1967 à Farmville en Virginie, Marvin Gaye et sa partenaire de chant Tammi Terrell interprètent en concert leurs plus grandes chansons: Ain't no mountain high enough, Your precious Love, Ain't nothing like the real thing ... Oeuvre d'amour et d'optimisme ; 1967, l'insouciance tout ça, tout ça.
Alors que tout semble allez pour le mieux, Terrell s'effondre dans les bras de Gaye. Emmenée à l'hôpital on lui diagnostique une tumeur au cerveau ; c'est la fin des concerts pour la chanteuse, quelques rares apparitions en studio sous supervision médicale. Marvin, très touché par les événements, commence à perdre goût à sa propre musique. Chanter l'amour enivrant des relations pré-maritales et la tristesse passagère des ruptures ne le branche plus. La rigidité du label ajoute de l'huile sur le feu, il n'est plus créateur mais exécutant.
En mai 1970 Terrell s'éteint finalement des suites de son cancer, plongeant Gaye dans une période de dépression et d'isolement. Désenchanté par ses expériences et le climat politique de son époque, frustré par la niaiserie de "sa" musique, Marvin Gaye souhaite à présent s'exprimer au travers de son art et transcender le simple format pop de la Motown pour offrir un album vecteur de critique social et de sa désillusion. Whats Going On, c'est ça : la charnière entre une époque marquée par l'espoir vers un monde terne et incertain.
L'artiste s'adresse maintenant directement au public. Il ne s'agit plus de faire uniquement de la musique mais bel et bien de réaliser une oeuvre complète, un album cohérent à prendre en entier et non plus comme une collection de chansons. On y parle de Vietnam, d'héroïne, de spiritualité, d'environnement, de pauvreté et de tout ce que Gaye voulait pointer du doigt. Il assume le rôle de l'artiste engagé qui ne divertit plus seulement, mais utilise sa vision pour révéler.
L'album est un exemple en termes d'arrangement. Les cordes voient leur légéreté contenue par des percussions (batterie ou bongo, souvent les deux) qui ne s'arrêtent presque jamais. La basse, instrument lead de l'album, n'a jamais sonné aussi bien que sur le morceau éponyme ou Flyin' High (in the friendly sky).
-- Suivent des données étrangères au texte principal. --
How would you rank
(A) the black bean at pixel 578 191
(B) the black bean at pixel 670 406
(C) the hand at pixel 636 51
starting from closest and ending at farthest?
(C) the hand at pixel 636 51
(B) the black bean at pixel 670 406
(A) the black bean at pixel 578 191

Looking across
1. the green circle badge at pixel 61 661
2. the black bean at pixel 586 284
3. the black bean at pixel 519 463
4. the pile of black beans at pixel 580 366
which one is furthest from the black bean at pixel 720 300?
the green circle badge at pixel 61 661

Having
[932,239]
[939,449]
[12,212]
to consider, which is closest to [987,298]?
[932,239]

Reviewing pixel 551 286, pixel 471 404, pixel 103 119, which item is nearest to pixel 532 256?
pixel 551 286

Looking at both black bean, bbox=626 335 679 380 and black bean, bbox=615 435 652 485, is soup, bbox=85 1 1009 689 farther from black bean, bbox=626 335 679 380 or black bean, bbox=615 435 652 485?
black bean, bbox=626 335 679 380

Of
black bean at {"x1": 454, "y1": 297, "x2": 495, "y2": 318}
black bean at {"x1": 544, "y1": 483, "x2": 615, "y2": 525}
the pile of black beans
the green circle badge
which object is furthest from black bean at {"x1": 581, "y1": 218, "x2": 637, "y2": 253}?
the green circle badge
Notamment jouée par LE James Jamerson, elle se suffirait presque à elle-même. L'instrumentation est colorée par un glockenspiel, une harpe, un piano, un saxophone ou une flute, qui touche par touche viennent embellir une base déjà admirable. D'ailleurs, il s'agit du premier album de la Motown à inclure le nom de tous les musiciens, on comprend pourquoi. Le résultat est un des plus beaux "mur de son" d'un genre qui en regorge.
Le timbre particulier de voix de Marvin Gaye peut prendre du temps à apprécier. Il s'agit d'un chant très doux, souvent en falsetto. Pourtant, rares sont les chanteurs capable d'imiter le moelleux de Mercy, Mercy Me (The Ecology) ou God Is Love.
L'album est sublime, il réussit à allier le majestueux à l'intime. Toujours parfaitement maîtrisé et rassemblant le meilleur de la Soul, de la Funk et du Jazz.
C'est un long medley dont les morceaux passent de l'un à l'autre sans le moindre discernement de la part de l'auditeur (sauf sur la rupture de Right On, ce qui sert son propos puisque le seul morceau dans lequel Gaye voit du positif autour de lui hors du spirituel).
Il s'agit d'une oeuvre complète, achevée, absolue. La manifestation musicale de la mentalité des années 60 contemplant celle des années 70, la désillusion, la fin de la fête. Une véritable mise en abîme à travers l'expérience du chanteur, traduite littéralement par le texte mais également à travers l'atmosphère créée par les performances, l'arrangement et la composition.
Marvin Gaye ne propose pas au XXIeme siècle d'écouter l'histoire de cette période, mais bien de la revivre. Comme si, pendant 35 minutes, on se retrouvait transporté en 1971, sous la pluie et affublé d'un trench-coat, à contempler désabusé notre monde s'effriter.